A fan of liminal moments, I will say that it WAS Springsteen playing on that small tinny box that afternoon. I don’t really know if this is true, but I’m a writer, not a reporter. I do know for sure that I spent a couple of days, when I was 16, in the back of my dad’s tricked-out van driving to Utah from the Bay Area reading books and listening to The River and thinking that I was a better person for having heard it. The power of words was the dart that made holes in my heart even then, and Bruce left me bleeding out. From San Jose to St. George and back, I knew every pause and every solo; 50 years later those words still carve my tongue into those youthful shapes.
My cousin, Mike, and I saw our first Springsteen concert in 1984 in Washington, DC. I was a junior at GWU and living in a fraternity house. Mike slept on the floor for a couple of days. We predicted the set list on separate sheets of paper and found out later that we each got the same number of songs right. I was transformed that night, and not more than a few weeks go by, even now, when I don’t listen to Racing in the Streets and die a little bit each time.
I think we each have heroes that we first met as children that spread out their protective wings and enfolded us and warded off the sharpest jabs. We all needed an aegis then, and though the many intervening years dull out what was so immediate then (when we didn’t know anything but felt every…last…thing), Bruce was my esthetic shield.
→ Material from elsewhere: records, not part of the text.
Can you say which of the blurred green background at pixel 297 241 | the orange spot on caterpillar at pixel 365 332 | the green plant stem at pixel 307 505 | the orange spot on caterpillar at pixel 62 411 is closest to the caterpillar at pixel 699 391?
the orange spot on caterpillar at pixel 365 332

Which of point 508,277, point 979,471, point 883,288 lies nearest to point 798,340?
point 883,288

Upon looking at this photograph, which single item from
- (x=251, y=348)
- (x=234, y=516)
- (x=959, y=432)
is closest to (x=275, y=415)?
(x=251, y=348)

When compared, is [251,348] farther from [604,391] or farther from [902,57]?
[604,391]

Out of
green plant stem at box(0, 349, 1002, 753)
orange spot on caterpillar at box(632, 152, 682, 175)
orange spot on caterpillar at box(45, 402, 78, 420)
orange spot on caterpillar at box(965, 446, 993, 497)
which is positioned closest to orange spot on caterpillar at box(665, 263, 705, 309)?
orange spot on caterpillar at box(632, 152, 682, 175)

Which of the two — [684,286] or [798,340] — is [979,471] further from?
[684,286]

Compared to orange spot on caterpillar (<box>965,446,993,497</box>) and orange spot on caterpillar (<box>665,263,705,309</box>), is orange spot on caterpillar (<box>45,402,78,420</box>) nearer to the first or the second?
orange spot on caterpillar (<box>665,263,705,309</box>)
I marvel at the young man who wrote about that ride to the sea to wash the sins away and think that he unlocked the door to redemption and to true Beauty. And as a writer, I will spend my whole career trying to put on paper something so gorgeously true as those lines.
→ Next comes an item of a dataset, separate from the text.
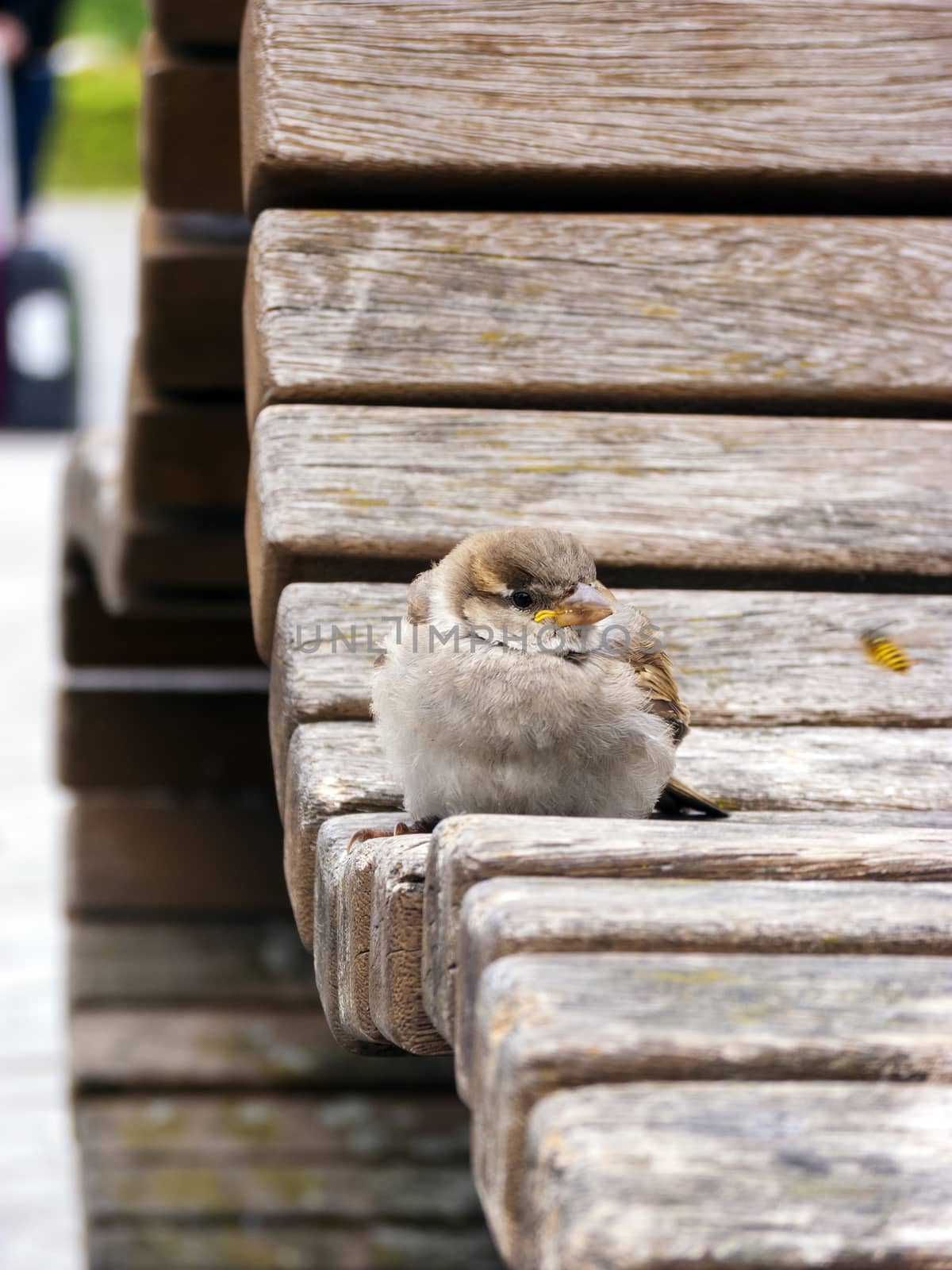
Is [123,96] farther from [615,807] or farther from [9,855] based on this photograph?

My favorite Springsteen moment was seeing him in concert with my wife and kids, 20 years ago. I think it was The Rising tour in Oakland. My youngest daughter, Sara, was the biggest Bruce fan of the bunch and Thunder Road was her favorite song. We were well past Born to Run, and I told her that he was unlikely to play that song so many albums later. It was late in the show, and some of my kids were asleep. I was gearing myself up for the encores when the first plaintive harmonica notes blew out over the arena. Sara jumped out of her seat like she was on a spring, and looked at me with the purest expression of happiness I’ve ever seen, and we sang our lungs out.
Every artist, no matter how iconic, exists most purely and powerfully in her own time. Shakespeare’s time is still aborning, most singers and writers never get a time. Springsteen’s era lasted far longer than most, but the inevitable slide advances as surely as do the years.
When the Columbia Records executive, John Hammond signed Springsteen, he said he had talent that would last a generation. As good as Hammond was, he woefully underestimated Springsteen’s musical gravity, as evidenced by mine and my kids’ love of the Boss.
Looking back on my life, all of the most important moments had lyrics to illuminate meaning and take away some of the hurt. The ordinary ones, too, float by on a river, supported by a raft of pulse-pounding, jump-out-of-your-seat jubilance. At times it has been Dickinson and Cather; Faulkner and Miles Davis - each providing musical succor for an episode of a life’s season. These greats artists, and more, have contributed to the soundtrack, but only Bruce Springsteen has scored an entire life.